Working with the Private Sector and Civil Society

Competition, consumer choice, vibrant private sector investment, and a robust civil society are the hallmarks of an open, inclusive, and secure digital ecosystem. The Department of State cannot accomplish its objectives without strong partnerships with the private sector, civil society, academic, and technical communities. New innovations spring from the private sector, and the decisions tech companies make on how their systems are developed and deployed have profound implications for how U.S. values and interests are realized—including protecting users’ safety and privacy. U.S. officials rely on a range of private sector, academic, and civic actors for insights into technology developments, and private sector and trade association stakeholders often provide early warning of discriminatory regulations that explicitly target American companies. Trusted technology suppliers, including small- and medium-sized enterprises, are essential partners in efforts to expand connectivity through open, secure, and resilient networks across the globe.

Civil society groups are working to ensure that individuals can access and pursue opportunities online free from unlawful surveillance and privacy-invasive data collection practices and are working to counter harmful propaganda and disinformation in digital spaces. Civil society and the technical community are often the first to recognize, warn of, and seek solutions to threats to human rights online and offline. As Internet freedom continues to decline in parts of the world, civil society activists, human rights defenders, and the journalists covering their activism are often leading the push back in digitally repressive societies, often at great personal risk. Additionally, civil society, the academic and technical community, and private sector actors play a crucial role in upholding the multistakeholder model of Internet governance, which is increasingly under threat.

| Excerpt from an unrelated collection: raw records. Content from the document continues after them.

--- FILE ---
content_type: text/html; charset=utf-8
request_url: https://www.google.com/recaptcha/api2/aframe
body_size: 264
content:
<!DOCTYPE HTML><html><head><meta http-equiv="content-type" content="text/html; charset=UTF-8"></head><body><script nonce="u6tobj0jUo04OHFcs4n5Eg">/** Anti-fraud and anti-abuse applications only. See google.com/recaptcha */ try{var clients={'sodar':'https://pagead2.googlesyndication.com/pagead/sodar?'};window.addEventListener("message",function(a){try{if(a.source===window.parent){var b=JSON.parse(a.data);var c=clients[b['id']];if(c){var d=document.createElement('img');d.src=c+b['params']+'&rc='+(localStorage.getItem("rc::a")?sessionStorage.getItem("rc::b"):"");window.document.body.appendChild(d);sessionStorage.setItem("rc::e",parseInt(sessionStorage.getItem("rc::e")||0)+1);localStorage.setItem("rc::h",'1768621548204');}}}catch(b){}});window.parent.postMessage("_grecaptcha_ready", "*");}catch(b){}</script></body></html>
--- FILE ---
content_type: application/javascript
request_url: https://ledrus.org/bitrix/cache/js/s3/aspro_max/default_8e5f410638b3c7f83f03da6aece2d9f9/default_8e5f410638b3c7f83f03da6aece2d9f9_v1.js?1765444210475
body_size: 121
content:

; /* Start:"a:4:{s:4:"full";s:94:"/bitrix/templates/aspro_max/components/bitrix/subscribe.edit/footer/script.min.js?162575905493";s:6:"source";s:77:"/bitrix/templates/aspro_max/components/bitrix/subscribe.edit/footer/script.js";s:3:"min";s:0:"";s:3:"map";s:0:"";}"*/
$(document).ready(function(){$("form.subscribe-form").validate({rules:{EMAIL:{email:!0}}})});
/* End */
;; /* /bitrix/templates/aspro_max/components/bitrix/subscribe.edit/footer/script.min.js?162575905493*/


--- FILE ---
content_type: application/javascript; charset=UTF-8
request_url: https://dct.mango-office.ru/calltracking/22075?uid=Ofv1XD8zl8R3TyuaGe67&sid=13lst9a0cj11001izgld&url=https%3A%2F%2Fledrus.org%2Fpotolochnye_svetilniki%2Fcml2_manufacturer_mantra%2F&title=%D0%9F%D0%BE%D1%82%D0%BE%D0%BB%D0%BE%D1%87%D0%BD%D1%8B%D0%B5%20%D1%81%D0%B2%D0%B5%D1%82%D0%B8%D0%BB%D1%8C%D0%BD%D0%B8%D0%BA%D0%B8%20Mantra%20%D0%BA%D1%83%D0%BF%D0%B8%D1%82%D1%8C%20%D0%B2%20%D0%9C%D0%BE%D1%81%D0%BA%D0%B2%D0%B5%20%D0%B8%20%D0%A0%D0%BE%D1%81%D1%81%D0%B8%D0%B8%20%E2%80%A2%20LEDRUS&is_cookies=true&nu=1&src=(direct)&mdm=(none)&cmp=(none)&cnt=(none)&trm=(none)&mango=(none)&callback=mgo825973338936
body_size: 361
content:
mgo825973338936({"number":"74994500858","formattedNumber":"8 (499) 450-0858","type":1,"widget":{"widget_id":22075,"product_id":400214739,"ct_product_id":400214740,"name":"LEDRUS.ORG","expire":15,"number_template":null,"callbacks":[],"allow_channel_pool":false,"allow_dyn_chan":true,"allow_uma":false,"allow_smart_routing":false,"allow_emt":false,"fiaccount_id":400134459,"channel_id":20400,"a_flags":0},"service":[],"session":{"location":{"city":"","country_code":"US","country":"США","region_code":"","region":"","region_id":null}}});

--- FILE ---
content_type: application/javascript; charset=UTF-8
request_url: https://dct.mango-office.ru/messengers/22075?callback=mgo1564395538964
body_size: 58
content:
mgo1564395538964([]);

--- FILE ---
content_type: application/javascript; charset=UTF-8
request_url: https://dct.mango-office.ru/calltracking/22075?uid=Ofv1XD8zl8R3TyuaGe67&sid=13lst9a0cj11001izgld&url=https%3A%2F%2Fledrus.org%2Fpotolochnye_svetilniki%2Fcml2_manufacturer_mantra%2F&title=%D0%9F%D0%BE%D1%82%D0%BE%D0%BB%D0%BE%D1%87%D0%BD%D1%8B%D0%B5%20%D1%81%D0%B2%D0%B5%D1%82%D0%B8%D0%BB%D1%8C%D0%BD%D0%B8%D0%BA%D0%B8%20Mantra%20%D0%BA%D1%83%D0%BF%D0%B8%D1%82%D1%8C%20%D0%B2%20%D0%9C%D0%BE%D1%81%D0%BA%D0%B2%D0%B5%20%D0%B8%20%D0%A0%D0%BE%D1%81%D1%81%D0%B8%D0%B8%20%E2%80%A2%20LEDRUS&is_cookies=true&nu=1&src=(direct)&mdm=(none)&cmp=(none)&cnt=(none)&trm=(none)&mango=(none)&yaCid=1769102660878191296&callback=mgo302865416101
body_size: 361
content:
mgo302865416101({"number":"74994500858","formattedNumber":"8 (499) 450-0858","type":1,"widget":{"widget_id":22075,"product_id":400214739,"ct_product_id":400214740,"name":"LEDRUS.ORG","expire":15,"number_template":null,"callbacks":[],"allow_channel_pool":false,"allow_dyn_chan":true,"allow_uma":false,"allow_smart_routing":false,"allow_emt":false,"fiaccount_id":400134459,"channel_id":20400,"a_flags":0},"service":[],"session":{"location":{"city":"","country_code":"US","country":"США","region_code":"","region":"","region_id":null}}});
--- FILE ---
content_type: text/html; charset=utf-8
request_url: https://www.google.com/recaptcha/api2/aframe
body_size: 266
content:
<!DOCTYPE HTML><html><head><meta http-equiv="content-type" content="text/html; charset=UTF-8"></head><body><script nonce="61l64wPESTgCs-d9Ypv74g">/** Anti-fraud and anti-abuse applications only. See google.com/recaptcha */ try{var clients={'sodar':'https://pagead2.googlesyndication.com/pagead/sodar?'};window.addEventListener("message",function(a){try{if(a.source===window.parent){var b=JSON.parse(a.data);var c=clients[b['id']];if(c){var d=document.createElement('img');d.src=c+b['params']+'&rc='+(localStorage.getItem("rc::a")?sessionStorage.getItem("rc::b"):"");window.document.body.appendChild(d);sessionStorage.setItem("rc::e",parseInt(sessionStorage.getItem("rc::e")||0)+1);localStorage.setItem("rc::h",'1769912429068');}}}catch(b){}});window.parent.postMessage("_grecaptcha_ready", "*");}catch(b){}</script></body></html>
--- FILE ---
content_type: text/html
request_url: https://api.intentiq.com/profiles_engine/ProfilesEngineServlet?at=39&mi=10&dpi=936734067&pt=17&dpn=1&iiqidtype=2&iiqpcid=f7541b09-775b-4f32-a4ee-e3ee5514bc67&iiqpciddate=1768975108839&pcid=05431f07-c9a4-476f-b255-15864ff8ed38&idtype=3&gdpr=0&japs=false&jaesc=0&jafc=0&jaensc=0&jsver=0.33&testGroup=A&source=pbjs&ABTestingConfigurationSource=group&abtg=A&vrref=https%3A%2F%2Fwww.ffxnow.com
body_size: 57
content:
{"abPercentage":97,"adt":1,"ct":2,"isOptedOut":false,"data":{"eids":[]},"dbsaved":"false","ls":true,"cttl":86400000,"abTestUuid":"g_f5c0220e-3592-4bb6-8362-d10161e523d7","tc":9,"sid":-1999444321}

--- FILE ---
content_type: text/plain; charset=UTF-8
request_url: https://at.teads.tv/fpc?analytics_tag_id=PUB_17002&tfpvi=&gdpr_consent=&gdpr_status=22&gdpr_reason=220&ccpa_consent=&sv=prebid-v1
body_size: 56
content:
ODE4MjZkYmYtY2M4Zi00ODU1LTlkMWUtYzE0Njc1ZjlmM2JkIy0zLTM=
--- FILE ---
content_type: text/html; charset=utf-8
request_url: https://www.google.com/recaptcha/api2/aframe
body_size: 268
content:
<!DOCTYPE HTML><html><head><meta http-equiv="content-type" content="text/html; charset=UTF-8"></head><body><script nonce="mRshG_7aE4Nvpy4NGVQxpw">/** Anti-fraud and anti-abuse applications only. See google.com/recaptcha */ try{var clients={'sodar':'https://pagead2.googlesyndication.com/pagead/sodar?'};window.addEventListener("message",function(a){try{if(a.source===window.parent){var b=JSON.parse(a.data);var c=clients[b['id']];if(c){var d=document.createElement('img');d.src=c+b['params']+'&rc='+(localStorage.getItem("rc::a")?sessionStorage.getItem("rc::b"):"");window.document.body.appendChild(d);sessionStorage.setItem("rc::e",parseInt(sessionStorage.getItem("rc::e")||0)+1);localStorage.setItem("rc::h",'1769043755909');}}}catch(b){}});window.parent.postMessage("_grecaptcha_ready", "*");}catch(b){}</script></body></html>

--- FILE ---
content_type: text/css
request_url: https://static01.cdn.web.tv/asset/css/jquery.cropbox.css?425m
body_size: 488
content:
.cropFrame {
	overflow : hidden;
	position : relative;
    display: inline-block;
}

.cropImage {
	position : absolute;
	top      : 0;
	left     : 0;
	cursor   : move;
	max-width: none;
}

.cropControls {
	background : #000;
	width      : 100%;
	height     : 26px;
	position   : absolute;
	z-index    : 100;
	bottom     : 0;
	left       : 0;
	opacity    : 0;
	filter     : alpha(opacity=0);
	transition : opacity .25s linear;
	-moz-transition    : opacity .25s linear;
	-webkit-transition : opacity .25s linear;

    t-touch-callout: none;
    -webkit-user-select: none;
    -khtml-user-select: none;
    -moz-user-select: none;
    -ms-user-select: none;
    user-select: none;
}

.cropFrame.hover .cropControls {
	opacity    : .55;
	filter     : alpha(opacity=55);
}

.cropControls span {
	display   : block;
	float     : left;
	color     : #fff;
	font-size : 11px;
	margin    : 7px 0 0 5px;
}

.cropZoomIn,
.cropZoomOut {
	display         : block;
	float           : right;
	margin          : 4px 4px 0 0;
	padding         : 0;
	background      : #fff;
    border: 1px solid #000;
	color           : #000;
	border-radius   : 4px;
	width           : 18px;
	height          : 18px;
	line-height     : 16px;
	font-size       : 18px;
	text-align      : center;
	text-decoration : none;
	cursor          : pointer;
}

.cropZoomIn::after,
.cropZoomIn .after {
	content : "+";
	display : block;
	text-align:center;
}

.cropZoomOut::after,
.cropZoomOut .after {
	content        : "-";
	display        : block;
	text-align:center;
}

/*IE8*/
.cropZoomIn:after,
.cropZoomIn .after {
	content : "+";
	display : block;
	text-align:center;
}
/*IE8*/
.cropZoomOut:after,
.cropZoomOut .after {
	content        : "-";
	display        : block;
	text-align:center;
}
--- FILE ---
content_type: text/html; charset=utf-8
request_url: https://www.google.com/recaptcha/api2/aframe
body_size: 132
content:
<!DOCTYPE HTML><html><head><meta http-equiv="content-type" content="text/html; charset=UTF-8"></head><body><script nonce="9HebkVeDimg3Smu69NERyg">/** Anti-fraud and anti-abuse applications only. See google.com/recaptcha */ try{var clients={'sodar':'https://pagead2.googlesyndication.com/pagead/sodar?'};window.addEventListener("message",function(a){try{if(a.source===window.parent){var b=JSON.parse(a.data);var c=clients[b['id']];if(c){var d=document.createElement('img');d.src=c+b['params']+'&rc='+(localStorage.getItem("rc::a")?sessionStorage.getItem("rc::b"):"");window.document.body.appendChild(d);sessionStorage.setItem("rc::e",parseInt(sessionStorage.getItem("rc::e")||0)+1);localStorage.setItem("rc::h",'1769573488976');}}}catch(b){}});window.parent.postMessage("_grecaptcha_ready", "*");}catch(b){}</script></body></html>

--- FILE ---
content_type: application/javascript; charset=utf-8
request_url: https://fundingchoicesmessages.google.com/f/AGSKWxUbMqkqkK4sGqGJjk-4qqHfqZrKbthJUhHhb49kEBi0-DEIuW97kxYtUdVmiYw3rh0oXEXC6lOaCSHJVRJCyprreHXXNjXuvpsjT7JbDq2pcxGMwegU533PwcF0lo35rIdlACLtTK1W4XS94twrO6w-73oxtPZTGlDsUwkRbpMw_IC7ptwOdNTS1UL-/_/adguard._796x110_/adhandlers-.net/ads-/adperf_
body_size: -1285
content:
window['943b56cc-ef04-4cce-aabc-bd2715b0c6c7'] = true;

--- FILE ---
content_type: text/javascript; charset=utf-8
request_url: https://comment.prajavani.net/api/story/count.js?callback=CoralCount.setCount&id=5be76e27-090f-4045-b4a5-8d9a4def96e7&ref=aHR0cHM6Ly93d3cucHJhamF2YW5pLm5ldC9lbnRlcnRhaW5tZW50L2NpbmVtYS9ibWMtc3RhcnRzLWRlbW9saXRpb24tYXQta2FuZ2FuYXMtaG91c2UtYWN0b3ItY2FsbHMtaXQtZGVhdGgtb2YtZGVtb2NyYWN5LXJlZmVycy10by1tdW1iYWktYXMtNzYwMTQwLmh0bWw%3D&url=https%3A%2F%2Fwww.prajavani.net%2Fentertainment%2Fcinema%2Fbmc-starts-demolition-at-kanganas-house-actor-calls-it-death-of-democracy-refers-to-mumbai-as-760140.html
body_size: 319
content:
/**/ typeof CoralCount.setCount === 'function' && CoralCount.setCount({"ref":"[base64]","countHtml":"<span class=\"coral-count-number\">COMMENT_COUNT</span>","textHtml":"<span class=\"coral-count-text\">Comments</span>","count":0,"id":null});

The private sector, civil society, and the technical community are essential in helping defend against malicious cyber activities. In 2022, the private sector aided Albania in the wake of Iranian cyberattacks and, during Russia’s full-scale invasion of Ukraine, technology firms and cybersecurity companies provided services, tools, and threat intelligence to help Ukraine defend government and critical infrastructure networks. They migrated data storage and cloud hosting services to counteract Russian efforts to erase critical data and provided Internet and telecommunication services that helped keep government agencies and businesses operating. Non-governmental organizations and academic research groups have exposed the threat posed by the proliferation and misuse of commercial spyware against journalists, activists, and marginalized groups.

Public-private partnerships are essential to cyber and digital diplomacy, and they need to be flexible and adaptable. Cyber defense may require new ways to scale, supply, and license cyber defense services and products in a crisis and may be difficult to launch and sustain in a different regional context. Repressive governments are developing new methods to control digital technologies and to manipulate and interfere with information flows. To address these and other evolving challenges, the Department of State will continue to expand contact with and solicit input from a wide range of civil society and private sector actors. In addition, the United States will continue to work with allies and partners to advance a multistakeholder approach to digital and data governance.